— Prompt —
Rewrite the records below as a JSON list of strings with one string per line, skipping blank lines and leaving out the pictures.

##########

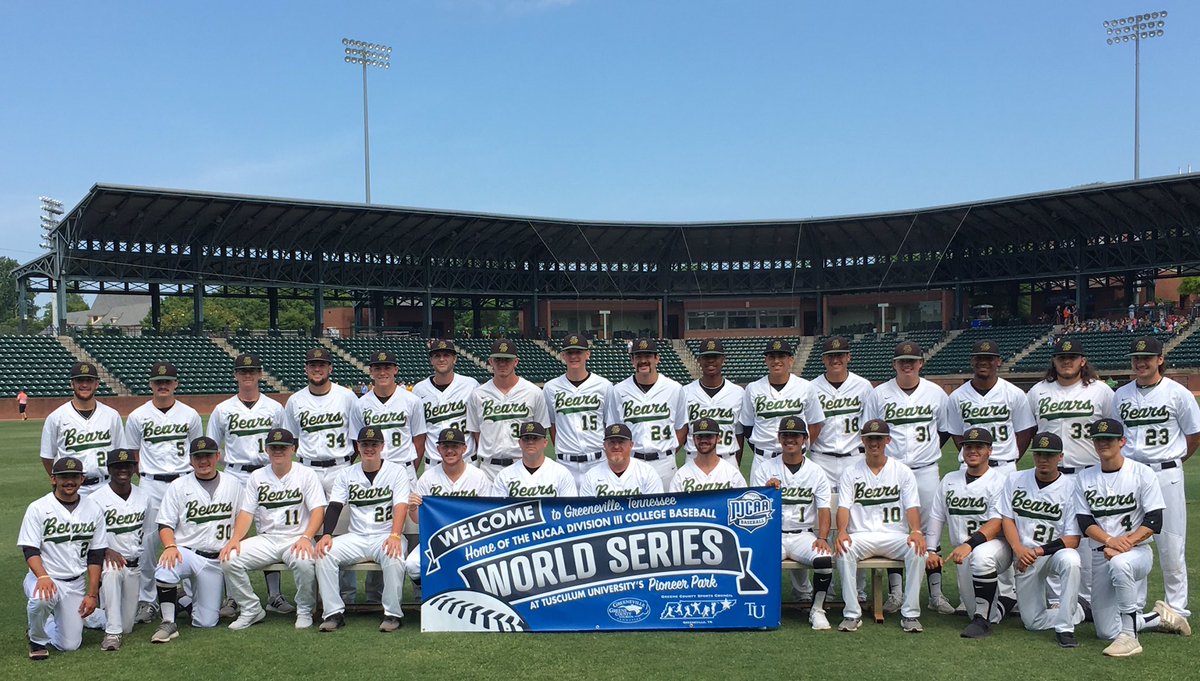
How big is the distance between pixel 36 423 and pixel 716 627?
29.7 m

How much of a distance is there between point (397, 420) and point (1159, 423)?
20.9 feet

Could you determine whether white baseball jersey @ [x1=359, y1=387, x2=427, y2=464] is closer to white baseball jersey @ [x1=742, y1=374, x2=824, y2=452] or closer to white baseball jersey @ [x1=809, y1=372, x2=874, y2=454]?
white baseball jersey @ [x1=742, y1=374, x2=824, y2=452]

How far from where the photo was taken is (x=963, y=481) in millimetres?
7066

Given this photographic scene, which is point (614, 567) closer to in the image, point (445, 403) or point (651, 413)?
point (651, 413)

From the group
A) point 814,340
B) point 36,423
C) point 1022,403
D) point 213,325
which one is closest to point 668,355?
point 814,340

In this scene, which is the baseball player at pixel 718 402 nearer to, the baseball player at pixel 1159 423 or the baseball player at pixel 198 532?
the baseball player at pixel 1159 423

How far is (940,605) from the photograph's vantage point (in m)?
7.18

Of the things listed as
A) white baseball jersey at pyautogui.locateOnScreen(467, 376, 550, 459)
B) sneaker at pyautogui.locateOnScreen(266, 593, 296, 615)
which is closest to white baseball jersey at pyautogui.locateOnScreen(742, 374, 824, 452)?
white baseball jersey at pyautogui.locateOnScreen(467, 376, 550, 459)

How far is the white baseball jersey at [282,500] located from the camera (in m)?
7.31

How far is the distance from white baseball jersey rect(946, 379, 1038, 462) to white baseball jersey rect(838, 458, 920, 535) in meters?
0.94

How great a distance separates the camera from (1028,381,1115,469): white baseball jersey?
23.5 feet

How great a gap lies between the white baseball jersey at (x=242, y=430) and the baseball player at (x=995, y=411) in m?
6.08

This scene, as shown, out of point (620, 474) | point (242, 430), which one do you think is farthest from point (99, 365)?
point (620, 474)

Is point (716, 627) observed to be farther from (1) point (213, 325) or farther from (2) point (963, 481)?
(1) point (213, 325)
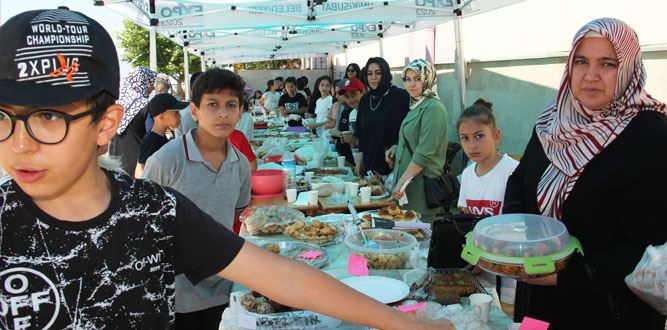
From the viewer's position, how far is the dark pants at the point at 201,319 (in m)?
2.31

##########

— Right answer —
[
  "How big is the distance between pixel 36 423 and pixel 716 627?",
  "29.7 m",
  "How much of a distance is there between point (397, 420) and point (1159, 423)?",
  "20.9 feet",
  "Could you determine whether white baseball jersey @ [x1=359, y1=387, x2=427, y2=464] is closer to white baseball jersey @ [x1=742, y1=374, x2=824, y2=452] or closer to white baseball jersey @ [x1=809, y1=372, x2=874, y2=454]?",
  "white baseball jersey @ [x1=742, y1=374, x2=824, y2=452]",
  "How far from where the photo was taken is (x=963, y=481) in millimetres?",
  "7066",
  "Given this photographic scene, which is point (614, 567) closer to in the image, point (445, 403) or point (651, 413)?",
  "point (651, 413)",
  "From the group",
  "A) point 814,340",
  "B) point 36,423",
  "C) point 1022,403",
  "D) point 213,325",
  "which one is closest to point 668,355?",
  "point 814,340",
  "In this scene, which is the baseball player at pixel 718 402 nearer to, the baseball player at pixel 1159 423 or the baseball player at pixel 198 532?",
  "the baseball player at pixel 1159 423",
  "How far is (940,605) from the photograph's vantage point (in m)?",
  "7.18",
  "Of the things listed as",
  "A) white baseball jersey at pyautogui.locateOnScreen(467, 376, 550, 459)",
  "B) sneaker at pyautogui.locateOnScreen(266, 593, 296, 615)",
  "which is closest to white baseball jersey at pyautogui.locateOnScreen(742, 374, 824, 452)?",
  "white baseball jersey at pyautogui.locateOnScreen(467, 376, 550, 459)",
  "How far is the white baseball jersey at [282,500] located from the camera (in m)?",
  "7.31",
  "How far is the distance from white baseball jersey rect(946, 379, 1038, 462) to white baseball jersey rect(838, 458, 920, 535) in meters?",
  "0.94",
  "How great a distance separates the camera from (1028,381,1115,469): white baseball jersey?",
  "23.5 feet",
  "How great a gap lies between the white baseball jersey at (x=242, y=430) and the baseball player at (x=995, y=411) in m?",
  "6.08",
  "This scene, as shown, out of point (620, 474) | point (242, 430), which one do you think is farthest from point (99, 365)?",
  "point (620, 474)",
  "Is point (716, 627) observed to be farther from (1) point (213, 325) or farther from (2) point (963, 481)?",
  "(1) point (213, 325)",
  "From the viewer's position, how far is the dark pants at the point at 201,319 (in m)?",
  "2.31"
]